Liquid AI, the MIT-born leader in efficient foundation models, and Brilliant Labs, a pioneer in open-source smart wearables, have announced a strategic agreement to integrate Liquid’s cutting-edge vision-language foundation models (LFMs) into Brilliant’s AI glasses products. Under this partnership, Brilliant will license both current and upcoming multimodal LFMs to enhance the scene-understanding capabilities of their wearable devices.
“At Liquid, we build efficient generative AI models that demonstrate the quality and reliability of models orders of magnitude larger. Our commitment to delivering the highest quality AI solutions with the lowest energy footprint truly unlocks high-stakes use cases on any device,” said Ramin Hasani, co-founder and CEO of Liquid AI. “I strongly believe in glasses as a viable form factor for the future of hyper-personalized human-AI interaction. Brilliant Labs has been on the verge of building this future with their AI glasses products. We’re excited to bring our best-in-class, private, and efficient on-device LFMs to their customers.”
Liquid’s models will be embedded in Brilliant’s flagship products, including the Halo AI glasses. Brilliant Labs has emerged as a leading open-source platform for developers and creators worldwide, aiming to push the boundaries of wearable computing. Halo introduces pioneering features such as AI memory, real-time conversational AI, and Vibe Mode all delivered through a secure, open, and private platform. These innovations are redefining the smart wearables market and expanding the possibilities for end-users.
Also Read: Rokid Unveils World’s Lightest AI & AR Smart Glasses
“The future of computing must be open, private, and personal,” said Bobak Tavangar, CEO of Brilliant Labs. “These are core values we share with Liquid and their incredibly innovative foundation models are a perfect fit for Halo and Brilliant’s open source AI glasses platform. The speed and efficiency of LFM2-VL-450M enables us to build a whole new class of AI features atop our glasses hardware platform and we’re just getting started.”

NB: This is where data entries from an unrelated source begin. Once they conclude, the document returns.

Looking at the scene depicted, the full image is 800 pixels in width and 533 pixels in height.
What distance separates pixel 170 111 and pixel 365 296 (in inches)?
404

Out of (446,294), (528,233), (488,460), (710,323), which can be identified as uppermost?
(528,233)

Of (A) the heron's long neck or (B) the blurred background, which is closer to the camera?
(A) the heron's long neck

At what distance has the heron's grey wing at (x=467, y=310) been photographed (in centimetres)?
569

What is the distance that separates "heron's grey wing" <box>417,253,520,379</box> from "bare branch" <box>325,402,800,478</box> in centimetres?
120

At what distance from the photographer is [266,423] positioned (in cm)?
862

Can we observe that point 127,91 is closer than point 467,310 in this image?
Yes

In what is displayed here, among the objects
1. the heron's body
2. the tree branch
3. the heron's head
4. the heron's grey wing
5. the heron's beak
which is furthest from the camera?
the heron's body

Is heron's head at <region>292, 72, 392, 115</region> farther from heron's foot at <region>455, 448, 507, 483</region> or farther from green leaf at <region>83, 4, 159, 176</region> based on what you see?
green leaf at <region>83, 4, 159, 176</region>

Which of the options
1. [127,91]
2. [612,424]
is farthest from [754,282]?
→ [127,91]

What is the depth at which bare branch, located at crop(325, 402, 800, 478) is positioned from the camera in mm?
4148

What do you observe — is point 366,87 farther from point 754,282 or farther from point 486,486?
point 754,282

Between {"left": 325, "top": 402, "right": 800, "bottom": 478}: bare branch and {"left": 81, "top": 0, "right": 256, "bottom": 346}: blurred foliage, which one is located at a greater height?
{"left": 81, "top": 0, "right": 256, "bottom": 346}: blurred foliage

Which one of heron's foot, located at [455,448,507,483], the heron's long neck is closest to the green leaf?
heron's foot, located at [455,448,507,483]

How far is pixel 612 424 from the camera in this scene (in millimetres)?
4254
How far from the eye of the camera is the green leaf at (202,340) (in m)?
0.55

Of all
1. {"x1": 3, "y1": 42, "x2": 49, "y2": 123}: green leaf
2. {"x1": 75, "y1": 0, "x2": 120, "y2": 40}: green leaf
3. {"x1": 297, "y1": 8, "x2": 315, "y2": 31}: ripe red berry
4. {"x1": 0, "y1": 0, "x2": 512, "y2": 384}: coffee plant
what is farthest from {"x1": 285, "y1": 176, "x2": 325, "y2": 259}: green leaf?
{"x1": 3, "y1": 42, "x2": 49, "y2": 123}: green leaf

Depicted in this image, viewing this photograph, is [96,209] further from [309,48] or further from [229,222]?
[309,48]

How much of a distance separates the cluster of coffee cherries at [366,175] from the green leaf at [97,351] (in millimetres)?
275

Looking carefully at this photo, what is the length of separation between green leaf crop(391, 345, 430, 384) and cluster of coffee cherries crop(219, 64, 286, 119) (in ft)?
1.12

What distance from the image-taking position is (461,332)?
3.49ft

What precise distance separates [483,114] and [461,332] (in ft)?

LFM2-VL, the first series of vision-language foundation models from Liquid, supports both text and image inputs with variable resolutions. The model features a compact yet powerful vision encoder with 86 million parameters, built on a 350M LFM2 base model. Designed for real-time intelligence, it provides highly detailed, accurate, and creative scene descriptions from a camera sensor with millisecond latency on both CPUs and GPUs.